The KumaMax project got its start in 2011 as an undergraduate project at the University of Washington (UW) for the international Genetically Engineered Machine (iGEM) competition. The iGEM competition is the premiere student team competition in synthetic biology. For iGEM, undergraduate students design, build, and test new biological molecules or systems over the course of the summer, then travel to MIT in the fall to present their work and compete against teams from around the world. The 2011 UW iGEM undergraduate team dreamed of treating celiac disease with an oral therapeutic, using computational protein design software developed at UW.
The 2011 UW iGEM team was led by our CSO, Dr. Ingrid Swanson Pultz, and Dr. Justin Siegel, who at the time were doctoral candidates in the lab of Dr. Sam Miller and a postdoctoral fellow in the lab of Dr. David Baker, respectively. Dr. David Baker is a computational biologist, UW Professor of Biochemistry, and Director of the Institute for Protein Design. Dr. Baker and his colleagues designed the Rosetta Molecular Modeling Suite, software that can assist in de novo protein and design.
The 2011 UW iGEM team decided to utilize this cutting edge software to design an enzyme that could specifically break down gluten in the stomach before the gluten can cause damage in the intestine.

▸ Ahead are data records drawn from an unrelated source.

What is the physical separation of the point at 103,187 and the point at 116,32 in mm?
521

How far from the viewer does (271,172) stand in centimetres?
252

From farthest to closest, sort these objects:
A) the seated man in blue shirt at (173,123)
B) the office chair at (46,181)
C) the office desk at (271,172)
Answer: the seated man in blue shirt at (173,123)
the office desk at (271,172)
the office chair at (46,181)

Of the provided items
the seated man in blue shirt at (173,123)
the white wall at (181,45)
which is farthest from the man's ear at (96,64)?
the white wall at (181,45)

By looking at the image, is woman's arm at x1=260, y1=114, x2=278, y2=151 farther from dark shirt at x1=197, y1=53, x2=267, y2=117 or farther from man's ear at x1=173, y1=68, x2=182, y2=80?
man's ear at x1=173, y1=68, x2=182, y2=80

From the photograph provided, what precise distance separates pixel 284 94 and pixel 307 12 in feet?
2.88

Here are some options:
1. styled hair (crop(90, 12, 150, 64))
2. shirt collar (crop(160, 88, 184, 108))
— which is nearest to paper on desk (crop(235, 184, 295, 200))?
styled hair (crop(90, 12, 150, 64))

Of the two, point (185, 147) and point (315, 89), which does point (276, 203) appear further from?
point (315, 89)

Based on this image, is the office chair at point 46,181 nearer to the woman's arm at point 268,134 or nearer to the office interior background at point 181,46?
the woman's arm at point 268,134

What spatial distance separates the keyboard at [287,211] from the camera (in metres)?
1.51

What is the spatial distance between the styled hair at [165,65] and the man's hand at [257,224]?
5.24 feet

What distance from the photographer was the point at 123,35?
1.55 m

The team identified kumamolisin-As (KumaWT), from the acidophilic bacterium Alicyclobacillus sendaiensis, as a starting template for an enzyme that could maintain activity in acidic conditions of the stomach. To create improved versions of KumaWT, the UW iGEM team used Rosetta to design a novel protein that has ~100x more specificity and activity for digestion of gluten protein than the original enzyme.
They called this new enzyme KumaMax, the first recombinant candidate enzyme therapeutic for celiac disease. The 2011 UW iGEM team won the international grand championship that year for KumaMax — the first undergraduate team to achieve this honor.
After receiving her doctoral degree, Dr. Pultz continued to work on the KumaMax prototype as a postdoc in the Baker lab and later as a faculty member at the Institute for Protein Design with her research scientist Clancey Wolf. Dr. Pultz received several grants and assembled a team of consultants and contractors to support the KumaMax project. Through an iterative process of computational design and testing, Dr. Pultz and her team arrived at a KumaMax variant with high enzymatic activity in acidic stomach conditions and demonstrated feasibility of production for this enzyme. In November 2016, PvP Biologics exclusively in-licensed the KumaMax technology from the UW.